Jörg Drews: Ein Gedicht als Entwurf des idealisierten Selbst
Zu Gottfried Benns „Wer allein ist – “
In Dankbarkeit für einen Brief,
den mir Helmut Heißenbüttel
im Sommer 1960 schrieb.
Und nicht nur dafür.
Erscheint ein Traum besonders vernünftig, geschlossen, unauffällig, ‚realistisch’, so suche man – dies die psychoanalytische Regel – nach der Stelle, wo der Traumtext doch eine kleine Auffälligkeit, einen Sprung, eine Verwerfung, ein rätselhaftes Moment zeigt. An welcher Stelle hat die sekundäre Bearbeitung die Oberfläche nicht ganz geschlossen, die innere Stimmigkeit doch nicht ganz überzeugend dargestellt? Zwei solcher ‚Stellen’ scheint mir Gottfried Benns Gedicht „Wer allein ist – “ zu haben, mindestens zwei:
Wer allein ist –
Wer allein ist, ist auch im Geheimnis,
immer steht er in der Bilder Flut,
ihrer Zeugung, ihrer Keimnis,
selbst die Schatten tragen ihre Glut.
Trächtig ist er jeder Schichtung
Denkerisch erfüllt und aufgespart,
mächtig ist er der Vernichtung
allem Menschlichen, das nährt und paart.
Ohne Rührung sieht er, wie die Erde
Eine andere ward als ihm begann,
nicht mehr Stirb und nicht mehr Werde:
formstill sieht ihn die Vollendung an.[1]

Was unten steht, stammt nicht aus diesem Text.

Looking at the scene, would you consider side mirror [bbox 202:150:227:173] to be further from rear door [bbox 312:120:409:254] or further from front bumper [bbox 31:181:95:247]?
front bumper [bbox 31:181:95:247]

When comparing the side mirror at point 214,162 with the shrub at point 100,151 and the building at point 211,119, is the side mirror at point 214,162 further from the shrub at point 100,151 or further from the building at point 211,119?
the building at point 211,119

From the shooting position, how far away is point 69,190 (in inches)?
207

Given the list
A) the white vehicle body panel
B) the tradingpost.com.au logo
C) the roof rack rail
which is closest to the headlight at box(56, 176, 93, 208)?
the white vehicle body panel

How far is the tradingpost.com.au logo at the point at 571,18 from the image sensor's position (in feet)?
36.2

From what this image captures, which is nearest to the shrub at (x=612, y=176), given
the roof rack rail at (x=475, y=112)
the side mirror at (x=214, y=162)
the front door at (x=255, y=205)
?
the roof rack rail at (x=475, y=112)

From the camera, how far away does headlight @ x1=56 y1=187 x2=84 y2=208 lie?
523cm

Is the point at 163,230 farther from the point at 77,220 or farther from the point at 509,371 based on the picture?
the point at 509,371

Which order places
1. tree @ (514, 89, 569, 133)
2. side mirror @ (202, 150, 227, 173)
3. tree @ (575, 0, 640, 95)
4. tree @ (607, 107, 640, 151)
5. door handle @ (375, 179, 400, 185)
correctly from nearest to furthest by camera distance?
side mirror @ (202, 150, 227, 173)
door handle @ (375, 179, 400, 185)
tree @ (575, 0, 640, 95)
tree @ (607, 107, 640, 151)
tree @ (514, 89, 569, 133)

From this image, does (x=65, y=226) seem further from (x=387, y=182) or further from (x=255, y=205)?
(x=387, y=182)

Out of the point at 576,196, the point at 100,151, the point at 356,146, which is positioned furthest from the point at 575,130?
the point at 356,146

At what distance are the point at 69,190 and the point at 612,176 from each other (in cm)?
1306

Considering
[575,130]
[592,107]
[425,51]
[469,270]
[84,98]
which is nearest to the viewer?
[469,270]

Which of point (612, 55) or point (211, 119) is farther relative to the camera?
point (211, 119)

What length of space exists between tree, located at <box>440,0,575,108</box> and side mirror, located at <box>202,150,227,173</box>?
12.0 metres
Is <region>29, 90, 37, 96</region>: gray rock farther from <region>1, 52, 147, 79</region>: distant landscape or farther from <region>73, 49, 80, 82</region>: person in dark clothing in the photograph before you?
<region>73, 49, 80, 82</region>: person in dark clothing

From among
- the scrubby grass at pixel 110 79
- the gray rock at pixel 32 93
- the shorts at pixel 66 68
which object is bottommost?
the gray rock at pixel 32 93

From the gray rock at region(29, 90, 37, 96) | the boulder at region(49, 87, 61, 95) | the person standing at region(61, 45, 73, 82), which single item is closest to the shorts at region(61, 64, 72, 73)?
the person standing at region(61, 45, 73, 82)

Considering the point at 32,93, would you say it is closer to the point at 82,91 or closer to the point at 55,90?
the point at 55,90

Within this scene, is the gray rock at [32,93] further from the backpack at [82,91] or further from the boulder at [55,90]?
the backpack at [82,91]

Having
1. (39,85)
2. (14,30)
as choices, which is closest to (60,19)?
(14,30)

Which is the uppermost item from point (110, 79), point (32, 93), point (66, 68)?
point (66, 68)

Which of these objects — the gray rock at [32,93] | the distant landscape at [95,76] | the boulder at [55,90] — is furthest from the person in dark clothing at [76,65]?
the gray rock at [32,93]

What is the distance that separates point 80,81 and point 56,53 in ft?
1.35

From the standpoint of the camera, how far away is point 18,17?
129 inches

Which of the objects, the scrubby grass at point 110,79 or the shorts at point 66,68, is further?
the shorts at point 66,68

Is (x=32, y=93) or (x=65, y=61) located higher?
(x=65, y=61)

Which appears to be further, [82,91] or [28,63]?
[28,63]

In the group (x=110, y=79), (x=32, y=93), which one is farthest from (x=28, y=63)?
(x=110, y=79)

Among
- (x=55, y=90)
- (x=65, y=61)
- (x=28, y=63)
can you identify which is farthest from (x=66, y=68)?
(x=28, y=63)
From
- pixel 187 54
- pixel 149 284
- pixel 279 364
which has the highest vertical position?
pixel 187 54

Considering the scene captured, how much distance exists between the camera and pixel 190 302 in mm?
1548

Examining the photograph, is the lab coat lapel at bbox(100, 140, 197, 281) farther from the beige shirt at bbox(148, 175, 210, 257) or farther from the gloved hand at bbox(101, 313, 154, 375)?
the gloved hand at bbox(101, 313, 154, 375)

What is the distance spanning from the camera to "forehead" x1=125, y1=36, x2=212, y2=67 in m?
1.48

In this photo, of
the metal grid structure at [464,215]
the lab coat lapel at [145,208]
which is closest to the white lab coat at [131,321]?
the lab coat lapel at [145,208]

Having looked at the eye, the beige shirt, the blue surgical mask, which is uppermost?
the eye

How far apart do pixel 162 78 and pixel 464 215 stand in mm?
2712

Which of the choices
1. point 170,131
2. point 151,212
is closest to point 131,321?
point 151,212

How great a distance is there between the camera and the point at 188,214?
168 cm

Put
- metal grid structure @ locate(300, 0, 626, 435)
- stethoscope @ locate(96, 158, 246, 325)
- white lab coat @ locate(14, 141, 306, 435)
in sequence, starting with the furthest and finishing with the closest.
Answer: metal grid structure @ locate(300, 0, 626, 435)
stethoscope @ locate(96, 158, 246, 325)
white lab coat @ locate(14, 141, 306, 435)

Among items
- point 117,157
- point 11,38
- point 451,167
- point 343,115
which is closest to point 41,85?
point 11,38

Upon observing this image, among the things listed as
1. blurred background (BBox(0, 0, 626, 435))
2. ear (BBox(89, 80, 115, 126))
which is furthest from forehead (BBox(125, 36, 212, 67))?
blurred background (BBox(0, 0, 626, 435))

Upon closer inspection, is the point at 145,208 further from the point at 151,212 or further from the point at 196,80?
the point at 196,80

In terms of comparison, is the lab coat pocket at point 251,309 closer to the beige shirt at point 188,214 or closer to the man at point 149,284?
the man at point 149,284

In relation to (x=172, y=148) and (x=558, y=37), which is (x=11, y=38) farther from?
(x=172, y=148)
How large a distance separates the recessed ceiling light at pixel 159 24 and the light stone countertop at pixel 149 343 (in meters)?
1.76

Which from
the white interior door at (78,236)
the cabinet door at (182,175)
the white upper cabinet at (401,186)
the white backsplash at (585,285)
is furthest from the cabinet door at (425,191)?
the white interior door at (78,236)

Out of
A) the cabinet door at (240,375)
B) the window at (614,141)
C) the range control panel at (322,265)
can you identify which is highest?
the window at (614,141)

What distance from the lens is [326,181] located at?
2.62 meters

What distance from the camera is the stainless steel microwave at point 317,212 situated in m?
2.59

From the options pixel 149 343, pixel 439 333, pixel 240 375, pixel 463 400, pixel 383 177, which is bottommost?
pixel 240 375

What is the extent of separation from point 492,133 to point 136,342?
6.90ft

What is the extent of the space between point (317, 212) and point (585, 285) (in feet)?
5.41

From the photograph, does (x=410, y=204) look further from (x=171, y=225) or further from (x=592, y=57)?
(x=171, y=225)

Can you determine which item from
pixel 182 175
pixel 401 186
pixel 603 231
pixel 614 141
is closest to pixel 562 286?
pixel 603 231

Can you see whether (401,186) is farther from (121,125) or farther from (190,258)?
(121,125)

Da ist zunächst einmal eine Art logischer Fehler, besonders deutlich zu greifen in der ersten Strophe. Fragen wir im Zusammenhang der Benn’schen Kunsttheorie: Kann Benn meinen, daß jeder, der „allein“ ist, damit automatisch „im Geheimnis“ sei, also durch die bloße Tatsache der Vereinsamung Zugang zum „Geheimnis“, zu Sphären tieferer Einsicht und höherer Weihe habe? Betrachtet man, was in der Folge in dem Gedicht dem Einsamen an Fähigkeiten zugesprochen, zuphantasiert wird, so erweist er sich nicht als ein „jeder, der“, sondern als Künstler; der verallgemeinernde Denkansatz wird verräterischerweise sofort verengt auf das Benn’sche Ich, das zur Künstler-Imago hypostasiert wird; wer mehr weiß als die anderen, wird und muß auch mehr allein sein als die andern: das klingt wie Trotz und Trost.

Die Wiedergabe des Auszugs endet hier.